Extract provided ▸
An apparatus and system for time series data prediction are described. One or more aspects of the apparatus and system include at least one processor; at least one memory storing instructions executable by the at least one processor; and a machine learning model comprising machine learning parameters stored in the at least one memory, the machine learning model trained to predict time series data, the machine learning model comprising a first layer trained using a first training set created by applying a first window size to a time series and a second layer trained using a second training set created by applying a second window size to the time series, wherein the second window size is less than the first window size.

BRIEF DESCRIPTION OF THE DRAWINGS

FIG. 1 shows an example of a data processing system according to aspects of the present disclosure.

FIG. 2 shows an example of a data processing apparatus according to aspects of the present disclosure.

FIG. 3 shows an example of data flow in a data processing apparatus according to aspects of the present disclosure.

FIG. 4 shows an example of providing digital content based on predicted user interaction data according to aspects of the present disclosure.

FIG. 5 shows an example of a method for providing digital content according to aspects of the present disclosure.

Source data ▸
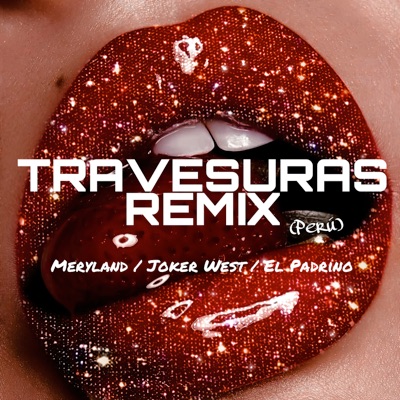 Travesuras (Remix) [feat. Joker West & El Padrino] - Single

Aim of the exercise ▸ Repeat the time series prediction text from the words "FIG. 1 shows" through "data according to aspects of the present disclosure.", swapping "data processing apparatus" for "data processing device" everywhere it occurs.

Solution ▸
FIG. 1 shows an example of a data processing system according to aspects of the present disclosure.

FIG. 2 shows an example of a data processing device according to aspects of the present disclosure.

FIG. 3 shows an example of data flow in a data processing device according to aspects of the present disclosure.

FIG. 4 shows an example of providing digital content based on predicted user interaction data according to aspects of the present disclosure.